No. In this case it allows cheap, (mostly) unsynchronized deallocation. Otherwise you'll have to synchronize object deletion. Not only can that be tricky to get right (use-after-free hazard), but the required synchronization consumes a lot of CPU cycles. Ask any C++ programmer.

With (limited) GC, you only need to trace reachability to free the objects, avoiding almost all of the expensive synchronization operations.

You don't even need to use GC in general case, just for the data structures.

AboutTheWhisles · on Jan 30, 2019

> No. In this case it allows cheap, (mostly) unsynchronized deallocation.

There isn't anything about garbage collection that enables something that couldn't be done before. If a lock free data structure is holding other non-trivial data structures that have no notion of concurrency, you are already in a position where you have to take what you can get.

> synchronization consumes a lot of CPU cycles. Ask any C++ programmer.

I've done a large amount of lock free programming in C++ and the best scenario is lock free data structure that takes responsibility for all the data stored in it and isn't just a container of pointers is the best approach to control the amount and types of synchronization. Atomic reference counting with the last reading thread responsible for deletion is just fine as an approach.

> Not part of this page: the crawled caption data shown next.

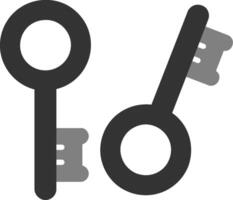 huis sleutel vector pictogram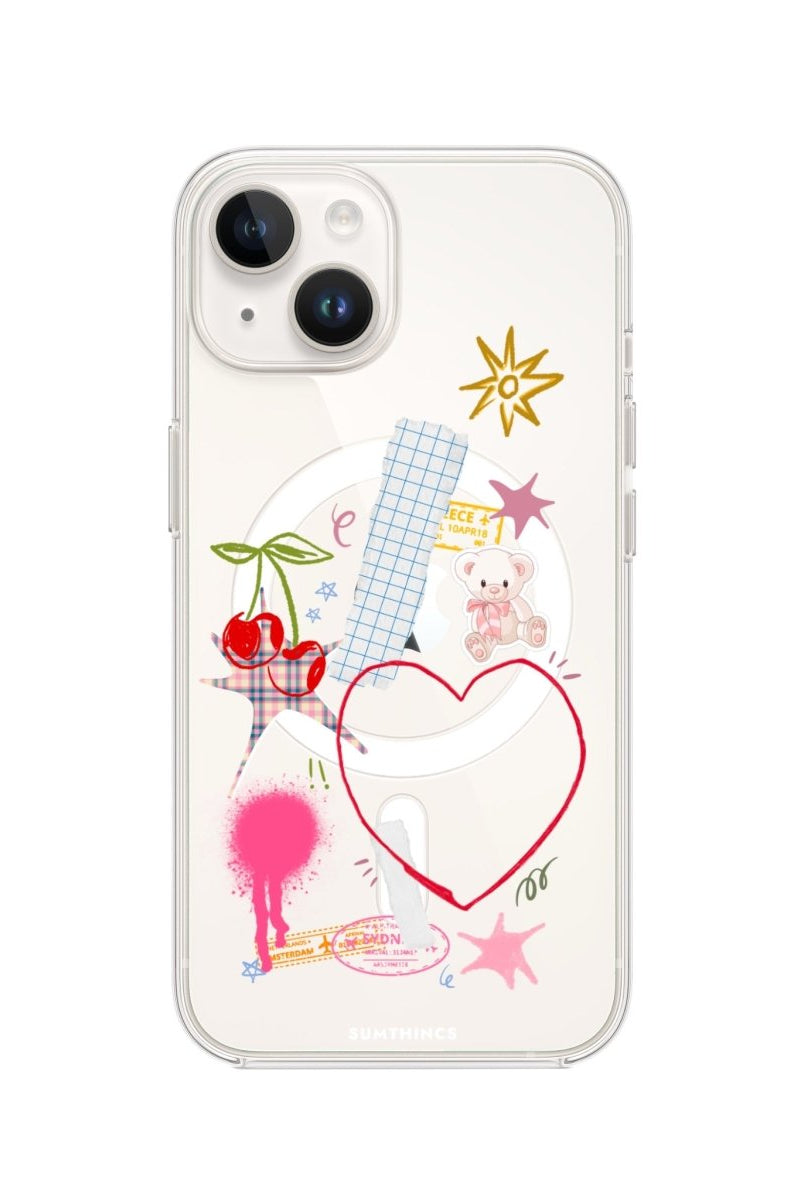 iPhone 15 Sweet Chaos Clear Magsafe Şeffaf Telefon Kılıfı - SUMTHINCS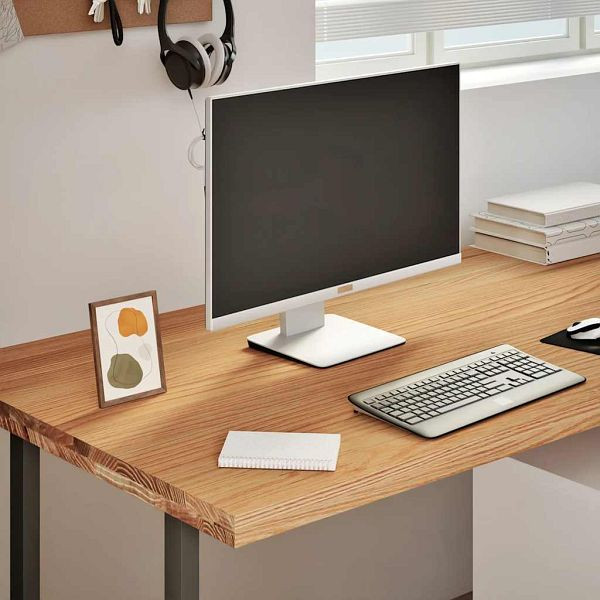 vidaXL Schreibtischplatte Hellbraun 200x80x4 cm Massivholz Eiche, 3282870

Ultimately, having granular but heap allocated data structures in a 'lock free' container needs to come with proper expectations, since it is a poor way to scale concurrency. Granular synchronization can be fine if typical usage isn't going to see much overlap or if the whole thing won't see much use in the first place, but for concurrency to scale, larger chunks of data separated out by their dependencies needs to be used.

vardump · on Jan 30, 2019

> There isn't anything about garbage collection that enables something that couldn't be done before. ...

True, there's always another way. But you can say same about almost any subject. In my experience about lock-free (and wait-free) programming, safe and high performance deallocation of the objects is often a problem. (Especially in kernel mode when context switching is not an option.)

Whenever high performance is required and it's possible to avoid atomics (CAS, FAA, LL/SC, etc.), (false) cache line sharing or even memory operations altogether, I'll take it. Not to mention CAS (or equivalent) loops and mutexes...

AboutTheWhisles · on Jan 30, 2019

> True, there's always another way. But you can say same about almost any subject.

This thread was started because the article focuses on lock free programming with garbage collection when garbage collection is not any sort of fundamental factor in lock free programming.

> In my experience about lock-free (and wait-free) programming, safe and high performance deallocation of the objects is often a problem.

Concurrency bottlenecks are fundamentally about synchronization. The solution is frequently to synchronize less and that means doing more in between synchronizing. This implies allocating and deallocating more at one time.